- Opening Delimiter -

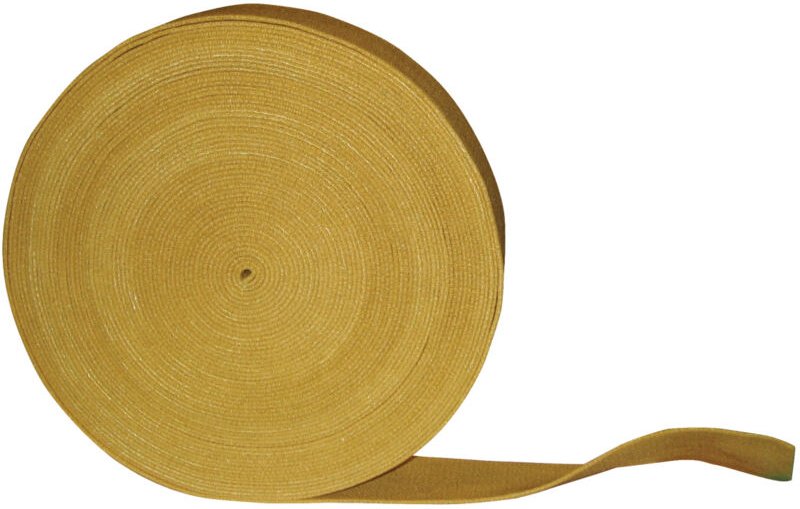 Schweißkraft Kevlar-Aramid Polierfilzrolle 1 m x 60 mm x 2,5 mm, 1231214PF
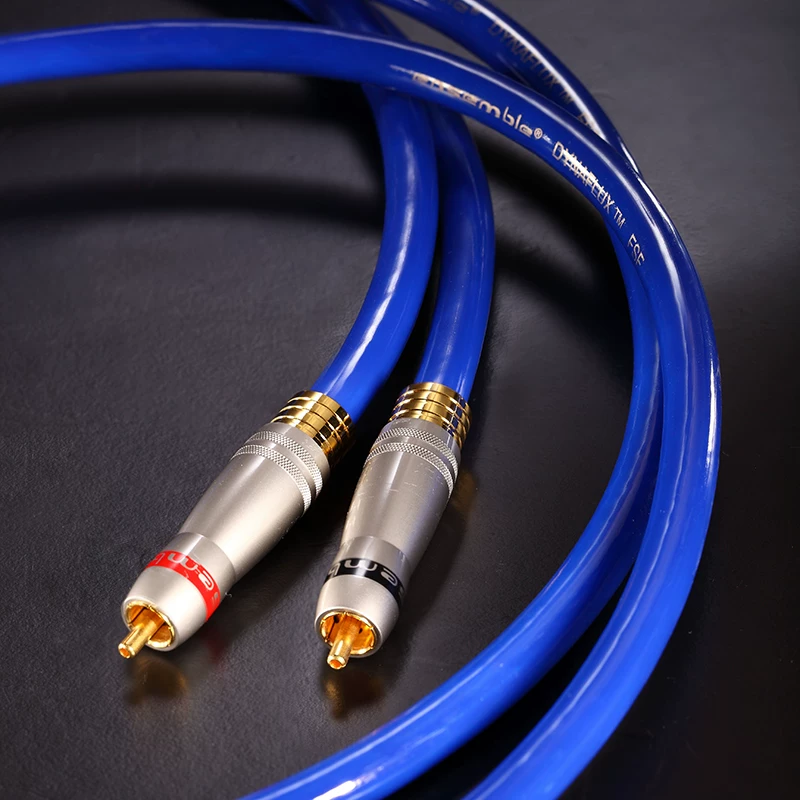 Swiss Ruibao Ensemble DYNAFLUX FSF RCA/XLR balanced signal cable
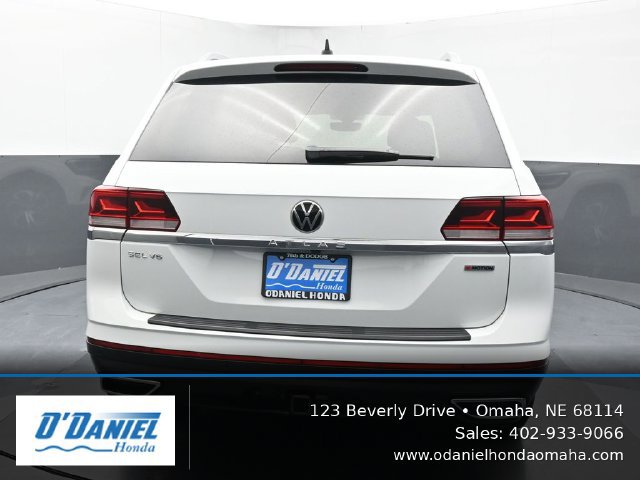 Used 2021 Volkswagen Atlas SEL Premium AWD/4WD image 5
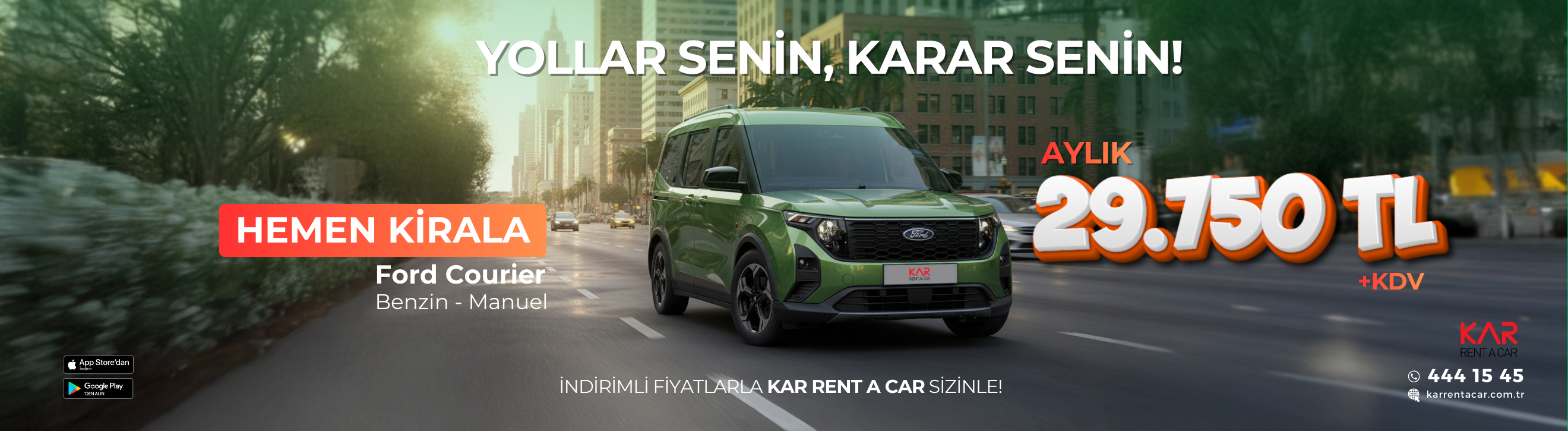 Ford Courier Mart Kampanyası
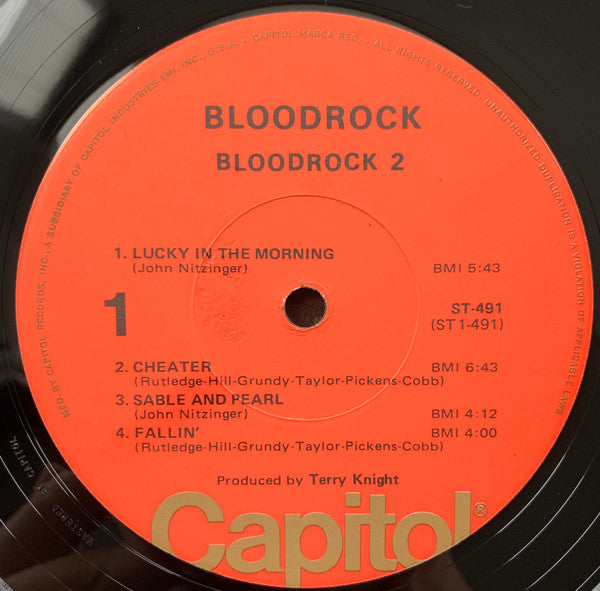 Bloodrock 2 - secondary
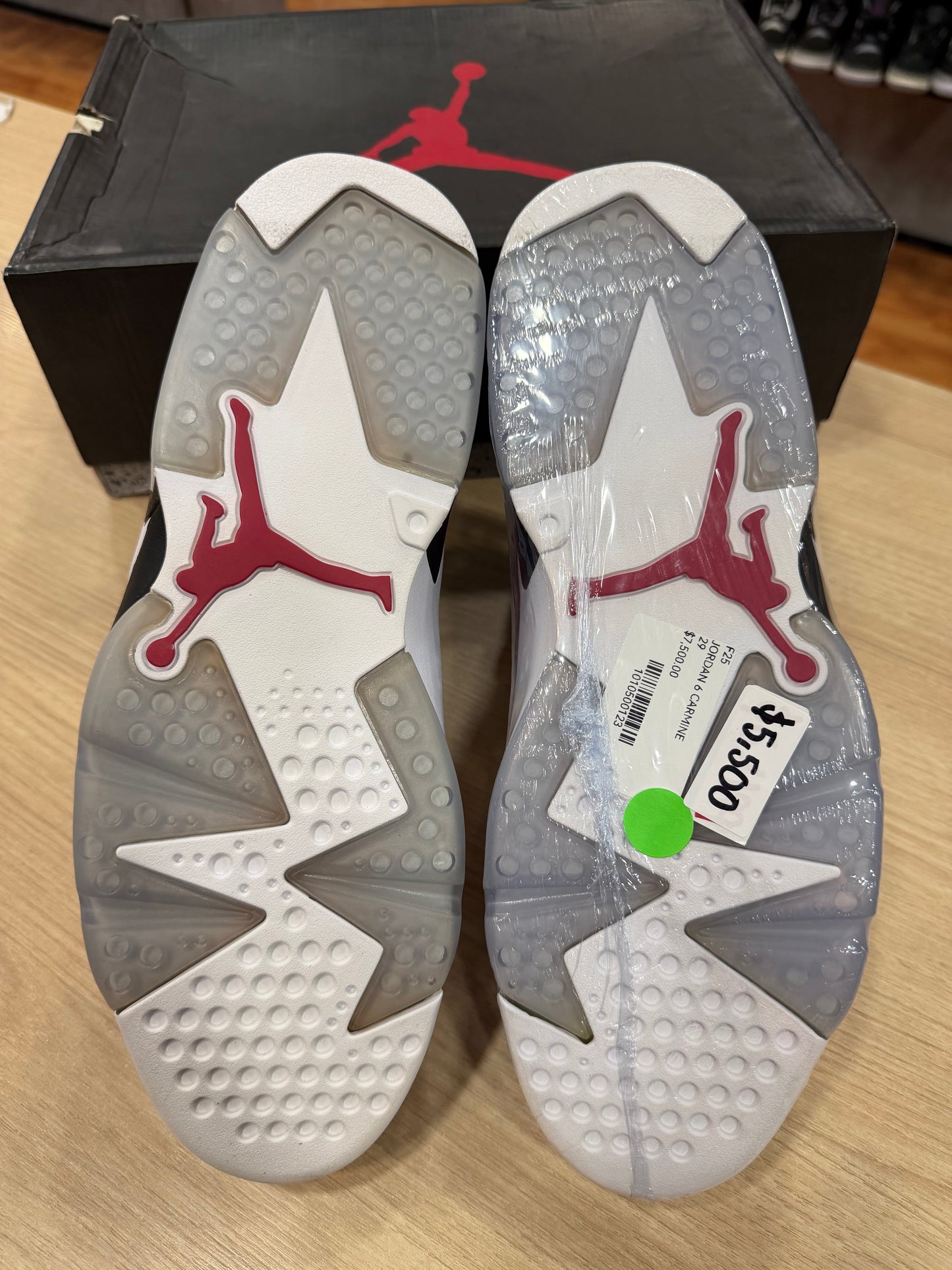 JORDAN 6 CARMINE (2014)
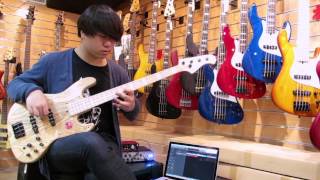 Tricot  E TAB  Bass cover [upl. by Zeidman59]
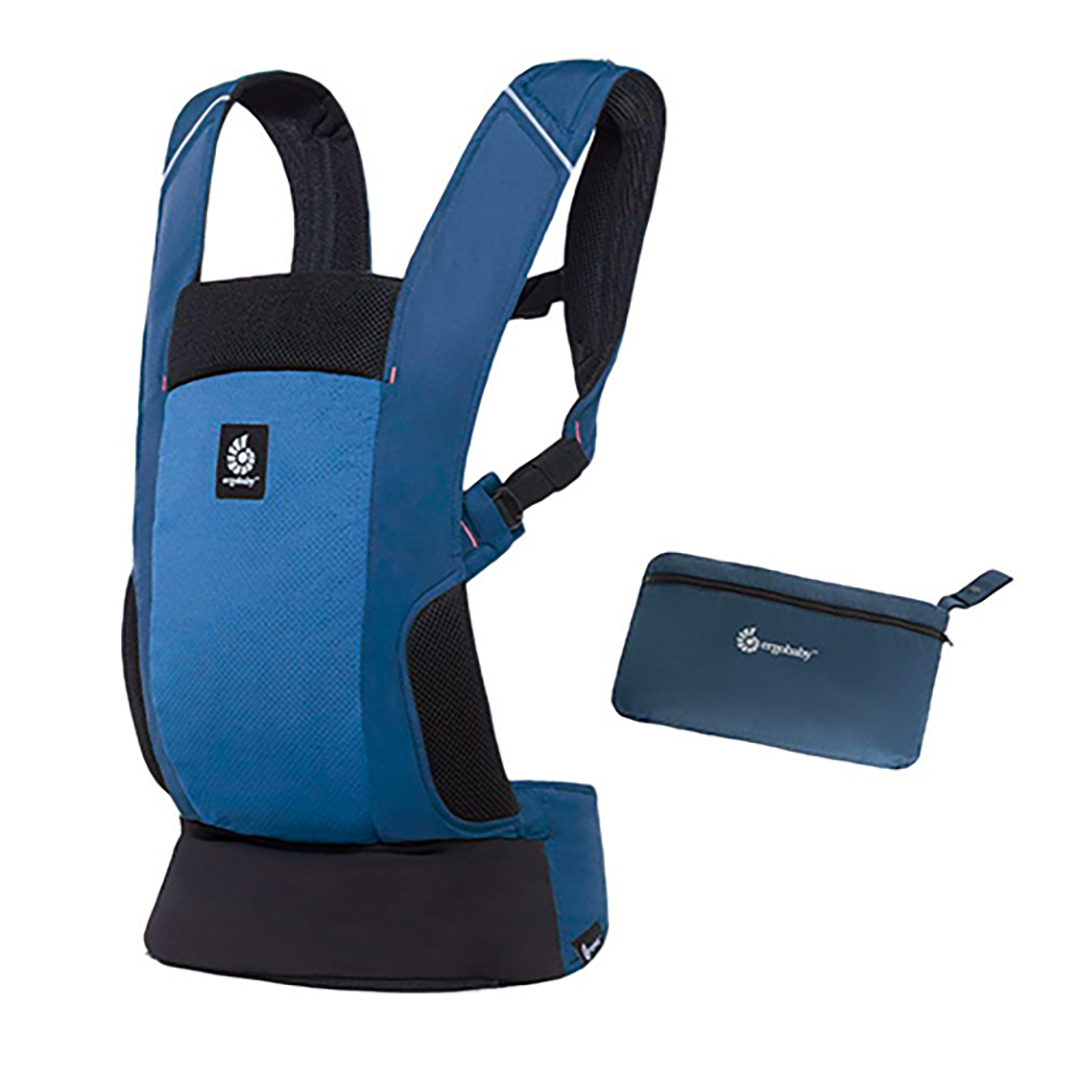 Ergobaby kantokoppa Away Midnight Blue keskiyönsininen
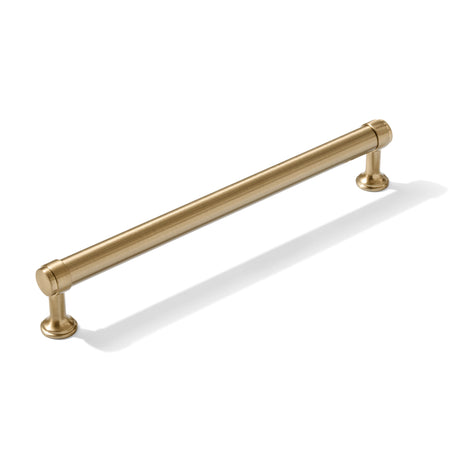 Smooth Champagne Bronze "Transitional" Cabinet Knobs and Drawer Pulls - Forge Hardware Studio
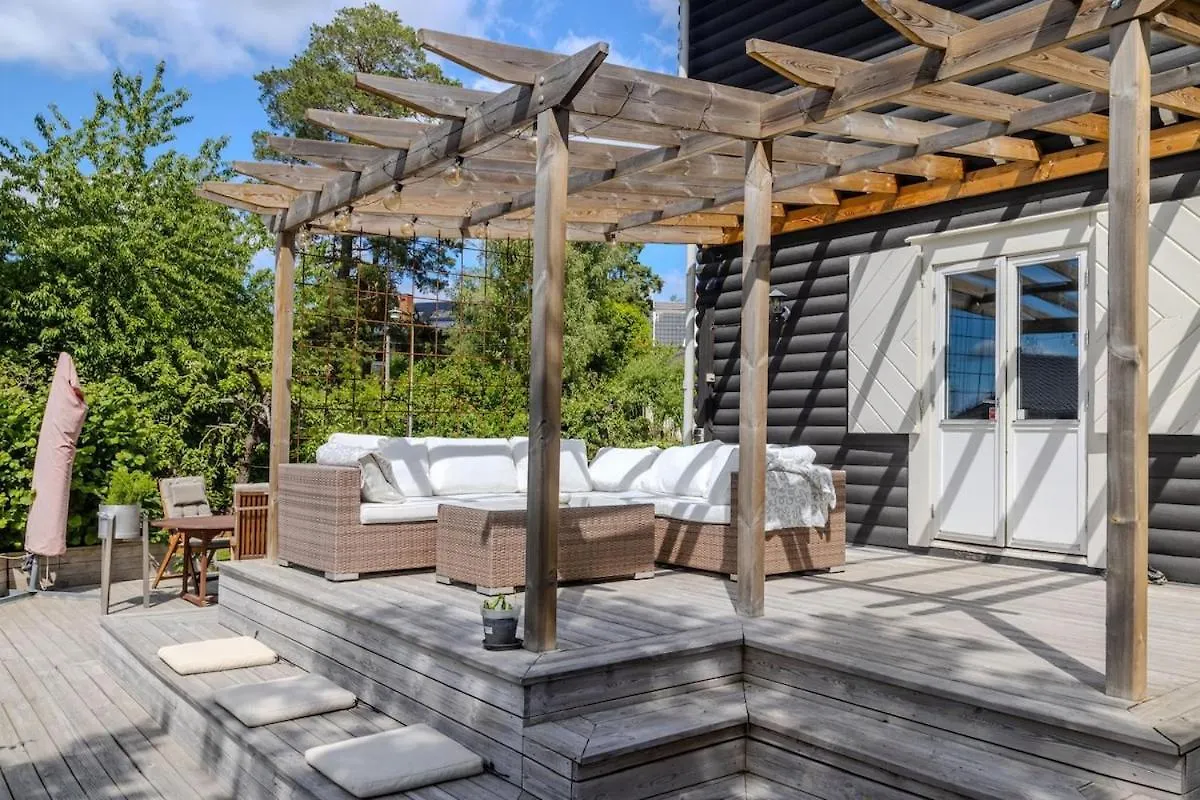 Harmonious Family-Friendly Villa Ville de Ville de Stockholm Suède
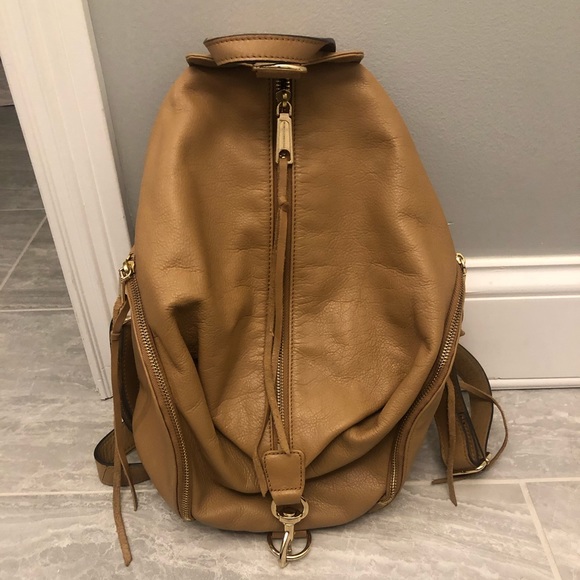 Rebecca Minkoff Handbags - Rebecca Minkoff Julian Backpack - Camel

- Closing Delimiter -

Exercise description »
Please retype the material above exactly, and omit its images.

Solution below »
 Schweißkraft Kevlar-Aramid Polierfilzrolle 1 m x 60 mm x 2,5 mm, 1231214PF
 Swiss Ruibao Ensemble DYNAFLUX FSF RCA/XLR balanced signal cable
 Used 2021 Volkswagen Atlas SEL Premium AWD/4WD image 5
 Ford Courier Mart Kampanyası
 Bloodrock 2 - secondary
 JORDAN 6 CARMINE (2014)
 Tricot  E TAB  Bass cover [upl. by Zeidman59]
 Ergobaby kantokoppa Away Midnight Blue keskiyönsininen
 Smooth Champagne Bronze "Transitional" Cabinet Knobs and Drawer Pulls - Forge Hardware Studio
 Harmonious Family-Friendly Villa Ville de Ville de Stockholm Suède
 Rebecca Minkoff Handbags - Rebecca Minkoff Julian Backpack - Camel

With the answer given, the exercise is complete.